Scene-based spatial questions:

──────────────────────────────

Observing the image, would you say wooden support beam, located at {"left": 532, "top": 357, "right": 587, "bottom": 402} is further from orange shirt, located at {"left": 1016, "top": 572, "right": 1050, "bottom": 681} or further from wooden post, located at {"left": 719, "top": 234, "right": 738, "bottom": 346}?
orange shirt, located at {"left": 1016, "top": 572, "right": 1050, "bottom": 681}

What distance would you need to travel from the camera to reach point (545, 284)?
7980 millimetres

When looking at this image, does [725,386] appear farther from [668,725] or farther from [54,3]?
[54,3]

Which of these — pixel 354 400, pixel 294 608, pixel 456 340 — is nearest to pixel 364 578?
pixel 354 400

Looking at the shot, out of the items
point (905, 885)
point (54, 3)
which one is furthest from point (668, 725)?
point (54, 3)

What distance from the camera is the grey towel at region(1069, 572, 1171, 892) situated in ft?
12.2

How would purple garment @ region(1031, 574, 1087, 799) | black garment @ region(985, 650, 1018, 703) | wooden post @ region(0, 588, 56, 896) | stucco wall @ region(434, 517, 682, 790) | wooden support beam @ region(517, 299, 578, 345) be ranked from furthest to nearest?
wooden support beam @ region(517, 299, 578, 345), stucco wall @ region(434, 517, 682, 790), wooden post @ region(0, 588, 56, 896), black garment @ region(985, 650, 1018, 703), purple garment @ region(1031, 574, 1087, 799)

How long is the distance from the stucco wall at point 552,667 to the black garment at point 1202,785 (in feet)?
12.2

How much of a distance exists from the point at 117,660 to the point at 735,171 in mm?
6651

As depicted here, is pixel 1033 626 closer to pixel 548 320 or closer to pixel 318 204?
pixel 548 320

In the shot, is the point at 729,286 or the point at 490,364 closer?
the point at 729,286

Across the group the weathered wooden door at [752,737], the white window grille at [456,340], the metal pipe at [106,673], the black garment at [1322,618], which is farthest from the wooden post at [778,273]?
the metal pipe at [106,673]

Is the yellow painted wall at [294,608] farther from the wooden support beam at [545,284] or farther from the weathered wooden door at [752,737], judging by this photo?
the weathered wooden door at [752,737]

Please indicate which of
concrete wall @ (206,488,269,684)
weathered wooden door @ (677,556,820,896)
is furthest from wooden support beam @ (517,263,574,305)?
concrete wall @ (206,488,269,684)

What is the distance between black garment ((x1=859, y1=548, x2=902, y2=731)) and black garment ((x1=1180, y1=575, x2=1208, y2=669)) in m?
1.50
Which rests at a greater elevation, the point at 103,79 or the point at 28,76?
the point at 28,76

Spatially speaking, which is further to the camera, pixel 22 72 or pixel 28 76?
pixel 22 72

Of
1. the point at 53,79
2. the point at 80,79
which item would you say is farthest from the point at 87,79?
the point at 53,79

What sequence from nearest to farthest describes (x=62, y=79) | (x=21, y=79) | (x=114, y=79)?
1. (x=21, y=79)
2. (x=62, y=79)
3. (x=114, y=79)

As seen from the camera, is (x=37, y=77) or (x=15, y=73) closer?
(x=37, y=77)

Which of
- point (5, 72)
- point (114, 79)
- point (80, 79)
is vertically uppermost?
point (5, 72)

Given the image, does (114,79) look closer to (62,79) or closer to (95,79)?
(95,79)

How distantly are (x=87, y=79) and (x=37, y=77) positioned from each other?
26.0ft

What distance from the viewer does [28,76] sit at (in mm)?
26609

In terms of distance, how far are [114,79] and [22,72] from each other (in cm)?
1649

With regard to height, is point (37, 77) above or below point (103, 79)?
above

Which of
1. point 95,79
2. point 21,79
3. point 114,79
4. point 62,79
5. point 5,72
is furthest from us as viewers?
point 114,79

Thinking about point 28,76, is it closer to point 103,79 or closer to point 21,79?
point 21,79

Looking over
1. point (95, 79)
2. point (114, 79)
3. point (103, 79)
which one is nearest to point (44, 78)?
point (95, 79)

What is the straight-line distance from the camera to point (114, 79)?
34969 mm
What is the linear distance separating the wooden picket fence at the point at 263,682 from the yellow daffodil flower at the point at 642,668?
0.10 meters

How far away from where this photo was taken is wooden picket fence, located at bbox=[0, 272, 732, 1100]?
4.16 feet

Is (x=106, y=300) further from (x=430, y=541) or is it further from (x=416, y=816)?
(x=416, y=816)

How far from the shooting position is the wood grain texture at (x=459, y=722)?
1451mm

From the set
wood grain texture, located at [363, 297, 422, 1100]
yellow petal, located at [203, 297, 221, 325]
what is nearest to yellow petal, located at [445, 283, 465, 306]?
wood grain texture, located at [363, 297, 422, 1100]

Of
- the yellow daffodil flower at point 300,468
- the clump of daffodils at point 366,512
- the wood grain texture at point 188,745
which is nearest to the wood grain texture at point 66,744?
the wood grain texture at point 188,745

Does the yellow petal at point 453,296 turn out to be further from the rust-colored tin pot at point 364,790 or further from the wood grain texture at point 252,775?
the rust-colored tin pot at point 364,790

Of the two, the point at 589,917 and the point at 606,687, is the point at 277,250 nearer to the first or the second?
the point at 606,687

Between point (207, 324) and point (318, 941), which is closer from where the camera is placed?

──────────────────────────────

(WHAT YOU NEED TO DO)
Copy out everything from the line containing "Of the two, the" down to the end of the items, unchanged.

(EXPECTED ANSWER)
Of the two, the point at 589,917 and the point at 606,687, is the point at 277,250 nearer to the first or the second?
the point at 606,687

Between point (207, 324) and point (318, 941), which is closer from where the camera is placed?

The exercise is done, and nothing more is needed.